Kanye, Maun, Gantsi, Sua, Selebi Phikwe, Gaborone and Francistown among centres of population that have embraced hockey but a development programme that includes schools needs public and private sector backing
Botswana’s hockey is progressing development-wise, Head Coach and Chairperson of Basil Hockey Club Thoriso Bogwasi has told this publication.
According to Bogwasi who was speaking to this publication in a telephone interview, there is an increasing number of regions embracing the sport, including Kanye, Maun, Gantsi, Sua, Selebi Phikwe, Gaborone and Francistown. It came to light in the interview that while there has been commendable progress, there remains a resounding call for greater support and investment in the sport.
“We are not jumping for joy,” stated Bogwasi, reflecting on the current state of hockey in the country. “There is still more that can be done to support the sport.”
He emphasised the need for heightened involvement from both the government and the private sector, stressing the necessity for increased investments to propel the sport further. Particularly, the absence of a national junior league raises concerns, with Bogwasi underlining the league’s potential in nurturing the skills of young players and fostering healthy competition nationwide.
But despite these challenges, under Bogwasi’s leadership Basil Hockey Club has been actively contributing to growth of the sport. Initiatives such as coaching clinics for children, collaborations with schools to introduce hockey, and participation in international tournaments illustrate their commitment to nurturing a vibrant hockey community in Botswana.

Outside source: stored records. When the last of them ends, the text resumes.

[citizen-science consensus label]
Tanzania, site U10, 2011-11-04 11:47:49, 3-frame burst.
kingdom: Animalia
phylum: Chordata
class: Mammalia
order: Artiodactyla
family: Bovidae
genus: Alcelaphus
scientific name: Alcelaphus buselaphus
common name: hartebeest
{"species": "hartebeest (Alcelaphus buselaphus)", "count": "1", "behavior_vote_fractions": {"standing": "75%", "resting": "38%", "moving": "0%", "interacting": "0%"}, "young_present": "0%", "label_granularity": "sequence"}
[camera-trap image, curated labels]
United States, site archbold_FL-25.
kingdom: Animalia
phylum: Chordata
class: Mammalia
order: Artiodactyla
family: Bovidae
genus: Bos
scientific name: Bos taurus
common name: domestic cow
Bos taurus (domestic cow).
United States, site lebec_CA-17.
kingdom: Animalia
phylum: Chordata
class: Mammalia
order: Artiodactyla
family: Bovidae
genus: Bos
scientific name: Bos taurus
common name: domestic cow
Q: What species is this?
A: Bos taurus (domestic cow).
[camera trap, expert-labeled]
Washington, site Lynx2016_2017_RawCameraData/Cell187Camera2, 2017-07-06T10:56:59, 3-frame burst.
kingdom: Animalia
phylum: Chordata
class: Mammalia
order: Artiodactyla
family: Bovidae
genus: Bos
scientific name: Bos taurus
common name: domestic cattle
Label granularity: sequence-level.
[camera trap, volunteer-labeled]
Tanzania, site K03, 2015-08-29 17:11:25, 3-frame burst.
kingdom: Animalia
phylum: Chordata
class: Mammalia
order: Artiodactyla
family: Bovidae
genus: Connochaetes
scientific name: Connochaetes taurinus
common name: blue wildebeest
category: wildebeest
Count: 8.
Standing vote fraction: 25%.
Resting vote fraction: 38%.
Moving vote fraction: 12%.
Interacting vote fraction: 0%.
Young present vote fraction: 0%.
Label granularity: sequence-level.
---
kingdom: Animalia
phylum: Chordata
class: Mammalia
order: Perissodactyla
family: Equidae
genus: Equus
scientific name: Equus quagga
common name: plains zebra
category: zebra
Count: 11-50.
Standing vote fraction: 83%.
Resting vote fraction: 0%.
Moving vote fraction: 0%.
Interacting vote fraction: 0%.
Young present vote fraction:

“We are optimistic about the future of hockey in Botswana,” Bogwasi said. “The sport has the potential to be a source of national pride and to bring success to our country.”
Additionally, to help promote hockey in Botswana, Bogwasi noted that his club has formed relations with Eswatini, South Africa, and Namibia hockey communities. “We have a junior programme that is majority girls and hope to grow to have full teams that can join the seniors or tours and tournaments,” he said.
“We are excited about the potential of these relationships to help us grow and develop hockey in Botswana. We are also committed to promoting hockey among girls and young women, and we are hopeful that our junior programme will continue to grow and provide opportunities for them to play and develop their skills.”
Acknowledging the transformative power of the sport, Bogwasi expressed gratitude to the parents who recognise the opportunities hockey presents for their children. Encouraging further support from the sporting community, he emphasised the inclusivity and transformative potential of hockey for individuals of all ages and backgrounds.